BGP update generation uses the concept of update groups to optimize performance. An update group is a collection of peers
with the identical outbound policy. When generating updates, the group policy is used to format messages that are then transmitted
to the members of the group.
In order to maintain fairness in resource utilization, each update group is allocated a quota of formatted messages that it
keeps in its cache. Messages are added to the cache when they are formatted by the group, and they are removed when they are
transmitted to all the members of the group.
A slow peer is a peer that cannot keep up with the rate at which the Cisco IOS software is generating update messages, and
is not keeping up over a prolonged period (in the order of a few minutes). There are several causes of a peer being slow:
There is packet loss or high traffic on the link to the peer, and the throughput of the BGP TCP connection is very low.
The peer has a heavy CPU load and cannot service the TCP connection at the required frequency.
When a slow peer is present in an update group, the number of formatted updates pending transmission builds up. When the cache
limit is reached, the group does not have any more quotas to format new messages. In order for a new message to be formatted,
some of the existing messages must be transmitted by the slow peer and then removed from the cache. The rest of the members
of the group that are faster than the slow peer and have completed transmission of the formatted messages will not have anything
new to send, even though there may be newly modified BGP networks waiting to be advertised or withdrawn.
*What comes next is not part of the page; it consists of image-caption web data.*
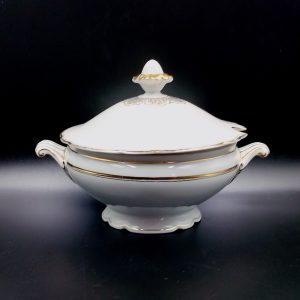 Waza porcelanowa KPM Krister barwy białej ze złoceniami zdobiona neorokokowymi uchwytami o nieco klasycystycznej formie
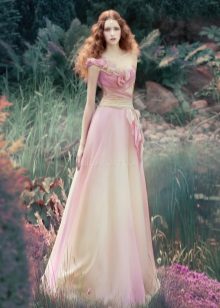 Robe de mariée droite blanche et rose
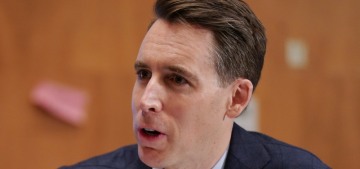 Sen. Josh Hawley put his feet up & zoned out during the impeachment trial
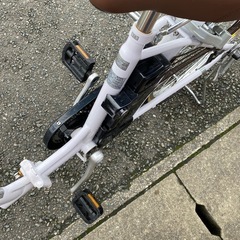 ⭐️未使用⭐️21TECHNOLOGY 24インチ電動アシスト自転車 ASX24G0158 ホワイト No.1825  の画像
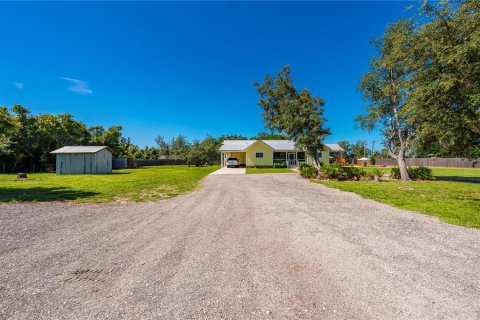House in Punta Gorda, Florida 3 bedrooms, 166.67 sq.m. № 2235687 - photo 6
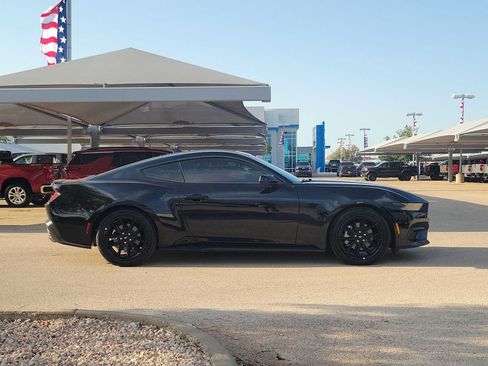 Used 2025 Ford Mustang Coupe RWD image 9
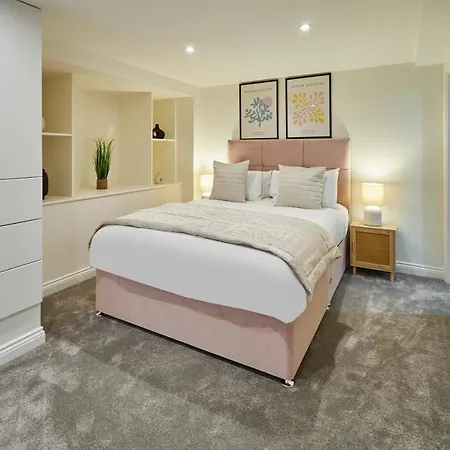 Host & - 3 The Mount 惠特比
This effect of blocking
formatting of all the peers in a group when one of the peers is slow in consuming updates is the "slow peer" problem.
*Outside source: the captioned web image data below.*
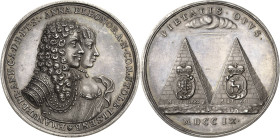 Anhalt-Köthen
Leopold, unter Vormundschaft seiner Mutter Gisela Agnes 1704-1715 Silbermedaille 1709 (Wermuth) Zum Gedenken an ihre Großeltern Emanuel...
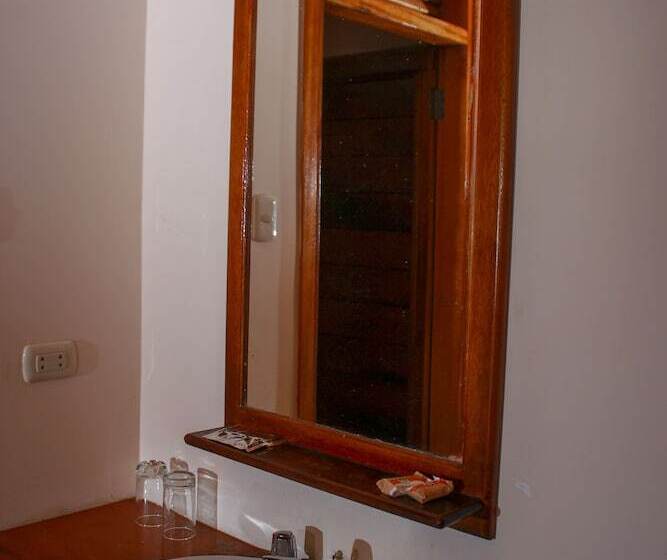 هتل Heliconia Amazon River Lodge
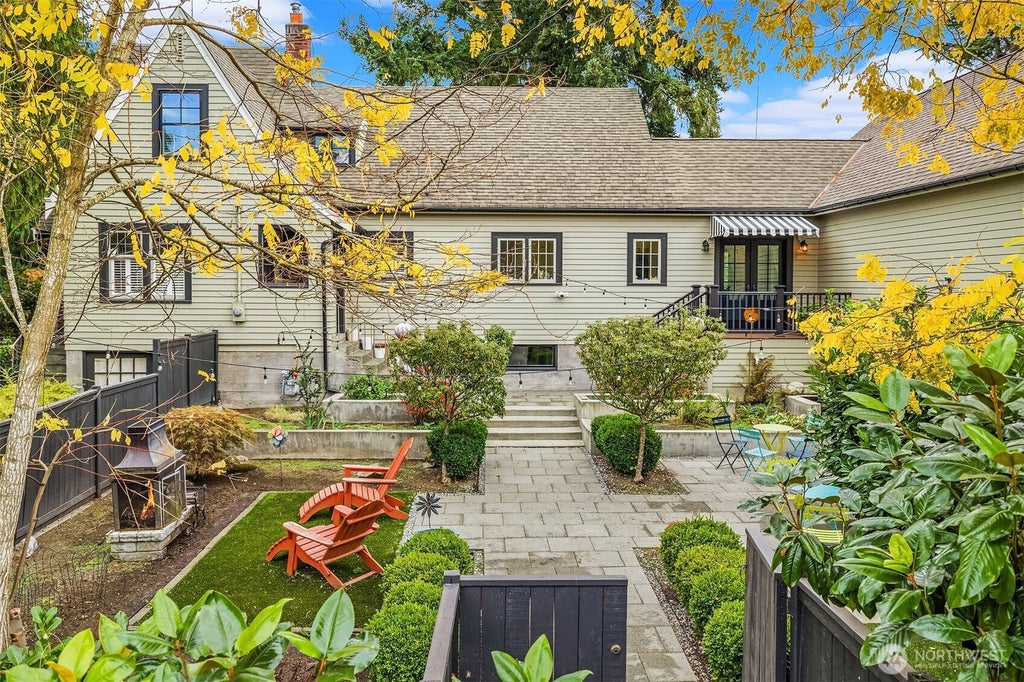Photo of 1060 Spruce Street, Edmonds, WA 98020 (MLS # 2593733)
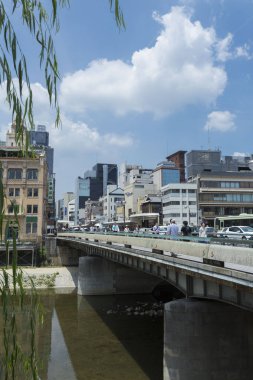 Modern binalar ve Japonya 'daki insanlarla dolu şehir manzarası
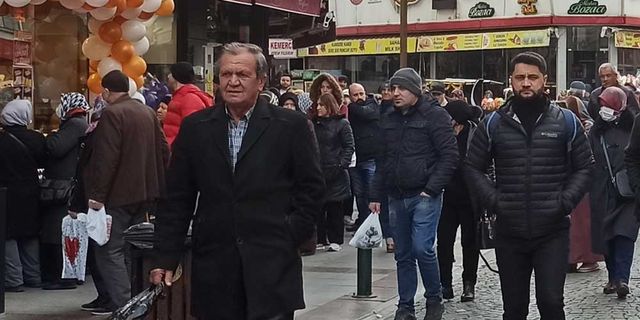 Eskişehir'de yüzde 30'luk indirimi duyan oraya koştu; Uzun kuyruklar oluştu!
Temporary Slowness Does Not Constitute a Slow Peer
Events that cause large churn in the BGP table (such as connection resets) can cause a brief spike in the rate of update generation.
A peer that temporarily falls behind during such events, but quickly recovers after the event, is not considered a slow peer.
In order for a peer for be marked as slow, it must be incapable of keeping up with the average rate of generated updates over
a longer period (in the order of a few minutes).